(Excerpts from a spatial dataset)

────────

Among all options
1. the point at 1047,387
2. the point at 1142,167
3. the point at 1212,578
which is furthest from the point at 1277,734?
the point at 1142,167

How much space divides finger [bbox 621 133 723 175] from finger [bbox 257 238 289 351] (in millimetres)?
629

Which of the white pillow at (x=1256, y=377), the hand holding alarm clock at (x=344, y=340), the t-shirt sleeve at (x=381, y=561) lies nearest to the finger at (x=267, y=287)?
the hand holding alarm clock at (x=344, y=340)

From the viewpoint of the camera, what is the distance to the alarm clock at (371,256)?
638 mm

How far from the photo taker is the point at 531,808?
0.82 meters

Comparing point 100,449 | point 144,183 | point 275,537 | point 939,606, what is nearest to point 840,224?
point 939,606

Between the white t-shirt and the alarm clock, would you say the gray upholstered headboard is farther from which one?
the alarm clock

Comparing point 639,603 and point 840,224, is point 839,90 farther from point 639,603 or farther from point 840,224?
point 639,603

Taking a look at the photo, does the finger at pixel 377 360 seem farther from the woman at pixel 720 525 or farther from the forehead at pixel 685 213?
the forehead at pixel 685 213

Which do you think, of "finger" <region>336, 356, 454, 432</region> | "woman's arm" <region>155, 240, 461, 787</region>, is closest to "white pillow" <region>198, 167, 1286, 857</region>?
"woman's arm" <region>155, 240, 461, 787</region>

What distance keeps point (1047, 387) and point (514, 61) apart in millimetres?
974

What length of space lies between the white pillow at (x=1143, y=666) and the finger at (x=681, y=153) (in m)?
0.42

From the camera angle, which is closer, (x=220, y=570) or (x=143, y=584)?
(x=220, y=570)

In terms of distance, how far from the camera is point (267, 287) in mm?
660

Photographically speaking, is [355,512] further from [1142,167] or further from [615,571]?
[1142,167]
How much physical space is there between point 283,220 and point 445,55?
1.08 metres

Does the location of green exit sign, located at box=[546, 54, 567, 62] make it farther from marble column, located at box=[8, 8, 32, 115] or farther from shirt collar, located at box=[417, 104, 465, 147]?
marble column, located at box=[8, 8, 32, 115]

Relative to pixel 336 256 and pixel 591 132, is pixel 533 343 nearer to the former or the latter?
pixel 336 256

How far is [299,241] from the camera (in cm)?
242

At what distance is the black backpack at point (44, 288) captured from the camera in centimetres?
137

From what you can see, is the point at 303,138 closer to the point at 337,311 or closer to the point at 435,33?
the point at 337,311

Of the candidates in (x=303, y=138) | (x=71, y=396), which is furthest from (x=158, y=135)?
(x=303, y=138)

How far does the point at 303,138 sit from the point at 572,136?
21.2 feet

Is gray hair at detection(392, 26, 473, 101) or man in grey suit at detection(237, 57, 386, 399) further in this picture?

────────

— What is expected —
Please reproduce all of the records above, replacing "white pillow" with "cream pillow" each time it occurs and keeping everything else the same.

— Worked answer —
Among all options
1. the point at 1047,387
2. the point at 1142,167
3. the point at 1212,578
which is furthest from the point at 1277,734?
the point at 1142,167

How much space divides finger [bbox 621 133 723 175] from finger [bbox 257 238 289 351] (in millimetres)?
629

Which of the cream pillow at (x=1256, y=377), the hand holding alarm clock at (x=344, y=340), the t-shirt sleeve at (x=381, y=561) lies nearest to the finger at (x=267, y=287)?
the hand holding alarm clock at (x=344, y=340)

From the viewpoint of the camera, what is the distance to the alarm clock at (371,256)?
638 mm

How far from the photo taker is the point at 531,808?
0.82 meters

Comparing point 100,449 | point 144,183 | point 275,537 | point 939,606, what is nearest to point 840,224?
point 939,606

Between the white t-shirt and the alarm clock, would you say the gray upholstered headboard is farther from which one?
the alarm clock

Comparing point 639,603 and point 840,224, is point 839,90 farther from point 639,603 or farther from point 840,224?
point 639,603

Taking a look at the photo, does the finger at pixel 377 360 seem farther from the woman at pixel 720 525 or farther from the forehead at pixel 685 213?
the forehead at pixel 685 213

Which do you think, of "finger" <region>336, 356, 454, 432</region> | "woman's arm" <region>155, 240, 461, 787</region>, is closest to "cream pillow" <region>198, 167, 1286, 857</region>?
"woman's arm" <region>155, 240, 461, 787</region>

What distance keeps point (1047, 387) and point (514, 61) apart in millimetres?
974

What length of space lies between the cream pillow at (x=1143, y=666) and the finger at (x=681, y=153) (in m)?
0.42

From the camera angle, which is closer, (x=220, y=570) or (x=143, y=584)?
(x=220, y=570)

In terms of distance, how far from the camera is point (267, 287) in mm?
660

Photographically speaking, is [355,512] further from [1142,167] or further from [615,571]?
[1142,167]
How much physical space is there between point 283,220 and point 445,55?
1.08 metres

Does the location of green exit sign, located at box=[546, 54, 567, 62] make it farther from marble column, located at box=[8, 8, 32, 115] or farther from shirt collar, located at box=[417, 104, 465, 147]?
marble column, located at box=[8, 8, 32, 115]

Relative to pixel 336 256 and pixel 591 132, is pixel 533 343 nearer to the former or the latter?
pixel 336 256

How far is [299,241] from the camera (in cm)?
242

At what distance is the black backpack at point (44, 288) captured from the camera in centimetres?
137

From what you can see, is the point at 303,138 closer to the point at 337,311 or closer to the point at 435,33?
the point at 337,311

Of the candidates in (x=303, y=138) | (x=71, y=396), which is furthest from (x=158, y=135)?
(x=303, y=138)

How far does the point at 303,138 sit from the point at 572,136?
21.2 feet

Is gray hair at detection(392, 26, 473, 101) or man in grey suit at detection(237, 57, 386, 399) further in this picture?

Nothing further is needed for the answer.